An examination of the instant Western Red Cedar boards or “short boards,” in the condition in which they will be imported, reveals semi-manufactured items rather than blanks. The boards do not have the essential character of shingles. The adjective “short,” it should be noted, is an industry term that simply refers to lengths of sawn timber, generally less than six feet long.
A shingle, as defined in the EN’s to heading 4418, is “wood sawn lengthwise which is generally thicker than 5mm at one end (the butt) but thinner than 5mm at the other end (the tip). It may have its edges resawn to be parallel; its butt may be resawn to be at right angles to its edges or to form a curve or other shape. One of its faces may be sanded from the butt to the tip or grooved along its length.”
The boards that were the subject of HQ 085187 issued to Shakertown Corporation in 1989 and the samples provided to the Customs Service by Shakertown 1992 have not been sufficiently processed beyond the stage of material lumber. They are rectangular lumber boards sawn to size. They are not tapered from end to end, nor are they in a condition in which they may be deemed dedicated to use only as shingles. They do not have the approximate shape or outline of a shingle and are more closely analogous to the examples of semi-manufactured items in the EN’s than to the plastic bottle preform identified as the example of a blank. The boards or “short boards” in issue are plain sawn wood suitable for multiple uses and not recognizable as one particular article of commerce. See generally, Ludvig Svensson (US) v. United States, 62 F. Supp. 2d 1171 (C.I.T. 1999); Doherty-Barrow of Texas, Inc. v. United States, 3 C.I.T. 228 (1982); and American Import Co. v. United States, 26 C.C.P.A. 72 (1938).
The Customs Service, as previously indicated in this Ruling Letter, is aware of HQ 082694 issued on April 11, 1989 which classified merchandise substantially similar to the instant merchandise pursuant to HTSUS subheading 4418.50.0040. Headquarters Ruling Letter 082694 is currently being reviewed for revocation.

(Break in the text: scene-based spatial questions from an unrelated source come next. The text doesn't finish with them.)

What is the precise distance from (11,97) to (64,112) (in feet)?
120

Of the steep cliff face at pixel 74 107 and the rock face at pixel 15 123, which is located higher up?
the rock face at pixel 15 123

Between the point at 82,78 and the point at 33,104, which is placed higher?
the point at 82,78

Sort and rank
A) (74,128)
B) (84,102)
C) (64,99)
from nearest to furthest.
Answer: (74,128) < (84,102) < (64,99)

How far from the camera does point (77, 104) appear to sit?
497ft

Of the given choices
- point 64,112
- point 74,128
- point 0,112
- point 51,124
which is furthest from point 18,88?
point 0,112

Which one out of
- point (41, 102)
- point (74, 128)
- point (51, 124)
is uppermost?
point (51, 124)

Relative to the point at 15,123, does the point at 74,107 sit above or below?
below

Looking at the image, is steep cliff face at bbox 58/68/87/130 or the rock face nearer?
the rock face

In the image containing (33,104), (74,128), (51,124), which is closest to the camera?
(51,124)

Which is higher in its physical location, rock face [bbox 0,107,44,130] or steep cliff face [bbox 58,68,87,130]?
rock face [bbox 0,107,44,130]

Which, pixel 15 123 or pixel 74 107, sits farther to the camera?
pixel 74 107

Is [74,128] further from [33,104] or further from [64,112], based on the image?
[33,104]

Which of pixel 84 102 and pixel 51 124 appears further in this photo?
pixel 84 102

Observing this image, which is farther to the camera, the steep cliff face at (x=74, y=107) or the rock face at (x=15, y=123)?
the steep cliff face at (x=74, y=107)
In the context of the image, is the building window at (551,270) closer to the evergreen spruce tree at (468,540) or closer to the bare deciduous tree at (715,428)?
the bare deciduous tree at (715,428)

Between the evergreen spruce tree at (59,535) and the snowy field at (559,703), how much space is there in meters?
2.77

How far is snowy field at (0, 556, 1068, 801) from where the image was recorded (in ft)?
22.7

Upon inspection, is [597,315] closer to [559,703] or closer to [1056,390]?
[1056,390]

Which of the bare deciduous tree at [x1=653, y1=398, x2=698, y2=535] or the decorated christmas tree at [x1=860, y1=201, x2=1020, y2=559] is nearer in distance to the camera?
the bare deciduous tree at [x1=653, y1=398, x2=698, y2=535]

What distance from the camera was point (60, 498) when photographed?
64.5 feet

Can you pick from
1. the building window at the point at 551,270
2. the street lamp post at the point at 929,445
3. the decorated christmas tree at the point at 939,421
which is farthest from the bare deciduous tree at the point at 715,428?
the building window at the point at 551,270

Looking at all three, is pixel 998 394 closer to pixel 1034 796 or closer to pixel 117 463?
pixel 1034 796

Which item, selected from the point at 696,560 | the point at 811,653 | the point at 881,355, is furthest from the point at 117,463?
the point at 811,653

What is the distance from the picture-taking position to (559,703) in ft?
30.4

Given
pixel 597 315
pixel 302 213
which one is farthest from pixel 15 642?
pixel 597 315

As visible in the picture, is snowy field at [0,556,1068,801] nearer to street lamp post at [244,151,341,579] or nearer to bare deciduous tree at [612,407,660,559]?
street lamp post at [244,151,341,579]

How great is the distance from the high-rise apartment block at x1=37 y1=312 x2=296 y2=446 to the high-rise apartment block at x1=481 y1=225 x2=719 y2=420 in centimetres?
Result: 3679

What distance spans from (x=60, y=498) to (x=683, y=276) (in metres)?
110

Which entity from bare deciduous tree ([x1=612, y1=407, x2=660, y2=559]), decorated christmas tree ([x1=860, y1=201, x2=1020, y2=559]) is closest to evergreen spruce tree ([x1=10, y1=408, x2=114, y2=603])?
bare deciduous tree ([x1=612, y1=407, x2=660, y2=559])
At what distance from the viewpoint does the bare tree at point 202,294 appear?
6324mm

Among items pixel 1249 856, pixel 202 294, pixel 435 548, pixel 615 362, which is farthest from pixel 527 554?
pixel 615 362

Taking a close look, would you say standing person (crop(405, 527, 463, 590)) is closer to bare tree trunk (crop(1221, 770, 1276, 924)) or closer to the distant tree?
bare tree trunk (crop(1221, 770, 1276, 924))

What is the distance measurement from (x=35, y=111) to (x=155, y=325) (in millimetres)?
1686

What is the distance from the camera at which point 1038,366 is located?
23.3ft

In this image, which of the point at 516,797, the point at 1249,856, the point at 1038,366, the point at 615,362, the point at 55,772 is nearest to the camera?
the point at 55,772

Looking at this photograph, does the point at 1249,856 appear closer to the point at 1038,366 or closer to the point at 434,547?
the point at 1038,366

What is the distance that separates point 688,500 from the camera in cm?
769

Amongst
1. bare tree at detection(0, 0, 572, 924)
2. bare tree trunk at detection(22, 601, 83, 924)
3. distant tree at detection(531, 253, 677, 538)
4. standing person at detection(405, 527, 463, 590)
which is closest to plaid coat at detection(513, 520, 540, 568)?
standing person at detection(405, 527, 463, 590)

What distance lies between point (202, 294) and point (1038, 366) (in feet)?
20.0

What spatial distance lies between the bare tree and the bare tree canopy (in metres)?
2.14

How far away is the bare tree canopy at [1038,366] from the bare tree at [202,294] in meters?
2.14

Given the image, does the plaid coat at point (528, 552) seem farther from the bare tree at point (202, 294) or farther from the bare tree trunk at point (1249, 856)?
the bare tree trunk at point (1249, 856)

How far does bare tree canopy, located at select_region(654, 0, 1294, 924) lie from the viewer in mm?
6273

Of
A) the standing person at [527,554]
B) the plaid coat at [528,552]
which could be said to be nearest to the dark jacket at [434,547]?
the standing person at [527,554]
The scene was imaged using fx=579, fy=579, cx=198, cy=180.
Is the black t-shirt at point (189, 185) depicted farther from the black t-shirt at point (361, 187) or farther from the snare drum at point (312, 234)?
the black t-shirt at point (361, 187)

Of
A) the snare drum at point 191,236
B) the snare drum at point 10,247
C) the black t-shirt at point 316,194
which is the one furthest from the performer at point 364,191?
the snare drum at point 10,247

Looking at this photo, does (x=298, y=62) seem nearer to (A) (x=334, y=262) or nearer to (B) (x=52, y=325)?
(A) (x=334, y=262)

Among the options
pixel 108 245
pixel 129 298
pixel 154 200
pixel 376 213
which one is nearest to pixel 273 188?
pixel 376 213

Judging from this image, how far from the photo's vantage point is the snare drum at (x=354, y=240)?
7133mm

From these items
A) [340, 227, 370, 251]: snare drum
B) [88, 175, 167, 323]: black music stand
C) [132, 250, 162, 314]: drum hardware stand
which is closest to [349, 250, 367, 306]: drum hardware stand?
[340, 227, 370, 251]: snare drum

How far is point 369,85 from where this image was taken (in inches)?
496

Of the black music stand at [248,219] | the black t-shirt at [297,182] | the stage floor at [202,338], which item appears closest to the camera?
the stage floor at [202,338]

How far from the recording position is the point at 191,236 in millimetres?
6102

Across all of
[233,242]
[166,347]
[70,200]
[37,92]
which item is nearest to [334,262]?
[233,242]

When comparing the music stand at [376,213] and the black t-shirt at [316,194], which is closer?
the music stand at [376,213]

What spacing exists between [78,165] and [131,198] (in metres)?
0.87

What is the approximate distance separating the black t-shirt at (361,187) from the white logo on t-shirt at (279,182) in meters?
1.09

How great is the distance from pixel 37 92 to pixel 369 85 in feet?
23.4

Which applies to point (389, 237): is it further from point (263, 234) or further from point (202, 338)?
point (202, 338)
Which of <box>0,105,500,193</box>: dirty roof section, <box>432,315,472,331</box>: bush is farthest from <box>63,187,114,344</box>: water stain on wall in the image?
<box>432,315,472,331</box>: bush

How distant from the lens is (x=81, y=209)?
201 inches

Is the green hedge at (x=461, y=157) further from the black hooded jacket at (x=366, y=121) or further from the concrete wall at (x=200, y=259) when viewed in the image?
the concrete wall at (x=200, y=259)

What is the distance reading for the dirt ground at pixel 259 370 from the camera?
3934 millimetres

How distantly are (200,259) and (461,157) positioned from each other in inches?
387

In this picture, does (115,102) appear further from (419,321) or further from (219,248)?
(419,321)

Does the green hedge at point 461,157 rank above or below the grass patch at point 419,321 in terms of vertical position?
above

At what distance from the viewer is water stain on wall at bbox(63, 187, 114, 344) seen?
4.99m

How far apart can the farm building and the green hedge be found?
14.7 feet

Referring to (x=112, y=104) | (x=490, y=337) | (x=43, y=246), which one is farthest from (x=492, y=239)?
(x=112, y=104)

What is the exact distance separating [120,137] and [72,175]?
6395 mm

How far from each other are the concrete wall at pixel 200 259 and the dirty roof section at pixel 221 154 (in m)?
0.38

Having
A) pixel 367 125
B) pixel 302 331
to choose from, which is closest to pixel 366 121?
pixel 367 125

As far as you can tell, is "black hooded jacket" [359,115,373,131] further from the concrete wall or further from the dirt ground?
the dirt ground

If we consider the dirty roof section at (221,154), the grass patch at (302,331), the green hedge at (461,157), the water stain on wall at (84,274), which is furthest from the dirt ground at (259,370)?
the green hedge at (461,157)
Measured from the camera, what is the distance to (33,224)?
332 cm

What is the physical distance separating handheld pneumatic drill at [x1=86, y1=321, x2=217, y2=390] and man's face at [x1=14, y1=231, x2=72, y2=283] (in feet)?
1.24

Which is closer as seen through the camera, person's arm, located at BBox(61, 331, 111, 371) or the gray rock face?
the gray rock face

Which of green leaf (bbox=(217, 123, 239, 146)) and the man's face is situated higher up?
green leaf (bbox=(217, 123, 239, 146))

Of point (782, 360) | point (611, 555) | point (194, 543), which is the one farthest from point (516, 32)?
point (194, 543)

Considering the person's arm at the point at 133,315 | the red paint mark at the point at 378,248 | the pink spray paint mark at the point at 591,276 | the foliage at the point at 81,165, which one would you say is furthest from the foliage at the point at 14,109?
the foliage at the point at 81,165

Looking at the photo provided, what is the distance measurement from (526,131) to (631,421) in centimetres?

Attached is a copy of the notice of proposed revocation.
The Customs Service is also apprised of HQ Ruling Letter 083795 issued on May 26, 1989. HQ 083795 classified Red Cedar “short boards” in HTSUS subheading 4418.50.0040 as unfinished shakes and shingles. It is specifically noted that the articles in issue in that ruling letter, in the condition as imported, possessed the approximate shape or outline of a shingle. The sample was a tapered board measuring eighteen and one-fourth inches in length and ten and eleven-sixteenth inches in width. The tip of the board measured nine-thirty-seconds of an inch (7 mm) and the bottom or butt measured seven-eighths of an inch (22mm). Accordingly, it is distinguishable from HQ 082694.
HOLDING
Headquarters Ruling Letter 085187 has been reconsidered and it is the conclusion of the Customs Service that the merchandise was correctly classified.
The Western Red Cedar boards or “short boards” in issue in both HQ 085187 and submitted by Shakertown 1992, Inc. with its request for reconsideration are classified in subheading 4407.10.0068 HTSUS.
The general column one duty rate is Free.